TRICUPIS, Charilaos (Χαρίκαος Τρικούπης)
Uomo politico greco, figlio di Spyridon (v.), nato a Nauplia il 23 luglio 1832, morto a Cannes l'11 aprile 1896. Appena finiti gli studî, che fece a Parigi e in Atene, entrò (1852) in diplomazia quale addetto alla legazione greca di Londra. Rientrò in Grecia nel 1861 e fu, nel 1862, membro dell'Assemblea nazionale costituente convocata, dopo l'abdicazione di Ottone di Baviera, per la scelta del nuovo re e la riforma della costituzione. Egli prese parte attiva ai lavori e l'anno seguente fu mandato a Londra per condurre a termine i negoziati relativi alla cessione delle Isole Ionie. Arrivato a Londra dopo la firma della Convenzione (14 nov. 1863), non poté indurre il governo inglese a rinunziare totalmente alla clausola che voleva le isole neutrali e smilitarizzate, ma ottenne che la smilitarizzazione fosse limitata solo alle due isole settentrionali: Corfù e Paxo. Eletto deputato nel 1866, entrò in parecchie combinazioni ministeriali come ministro degli Esteri, finché nel 1875 divenne, per la prima volta, presidente del Consiglio. Da quell'anno egli rimase sempre in prima linea nella vita pubblica greca, avvicendandosi nel potere con Koumoundoũros, e, dopo la morte di questo, con Dēligiánnēs.
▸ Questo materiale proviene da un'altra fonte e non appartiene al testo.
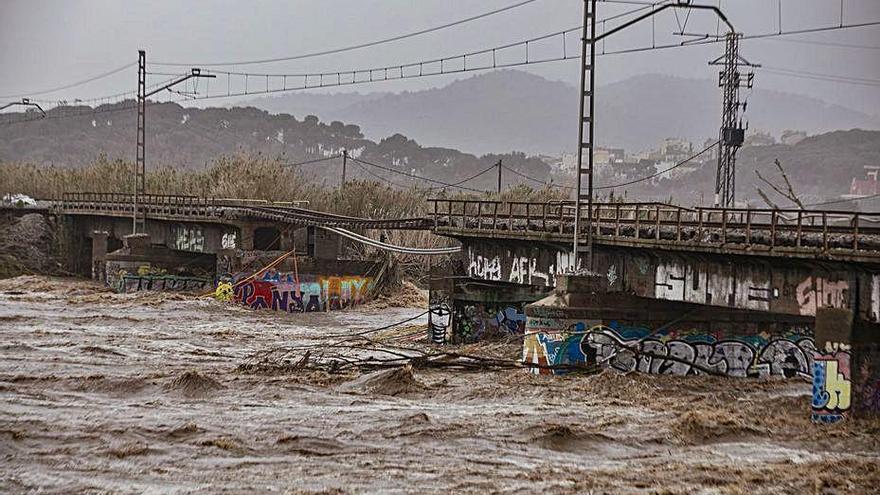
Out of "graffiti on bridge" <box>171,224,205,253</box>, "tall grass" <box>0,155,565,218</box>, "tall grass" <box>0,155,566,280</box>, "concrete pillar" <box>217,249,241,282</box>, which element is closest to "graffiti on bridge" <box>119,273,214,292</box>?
"graffiti on bridge" <box>171,224,205,253</box>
Nel complesso si può dire che, mentre l'opposizione di cui era capo Dēligiánnēs metteva in prima linea il problema dell'integrazione nazionale e quindi reclamava la guerra contro la Turchia, Tr. riteneva che prima di pensare alla guerra, bisognasse consolidare il regno e promuoverne la prosperità. Nei suoi numerosi ministeri, principalmente in quelli del 1883-1885, del 1886-1890, del 1892-1895, egli proseguì la realizzazione di questo programma aprendo strade, costruendo ferrovie, sistemando porti, fondando scuole. Ma le risorse finanziarie del paese erano insufficienti alle spese. In pochi anni il debito pubblico salì enormemente e lo stato si trovò sull'orlo del fallimento. Nel suo ultimo ministero Tr. tentò di evitare il disastro negoziando un accordo coi creditori. Non essendoci riuscito, nel 1894, per risanare il bilancio, da un lato ridusse del 70% la rendita del debito pubblico, dall'altro presentò una serie di progetti che riducevano le spese per l'esercito, per la rappresentanza diplomatica, per la marina, e introducevano nuove imposte sui consumi. Questi provvedimenti lo misero in urto col re e col paese ed egli fu costretto a dimettersi (gennaio 1895). Alle dimissioni seguì la sconfitta sua e del suo partito nelle elezioni generali avvenute quattro mesi dopo.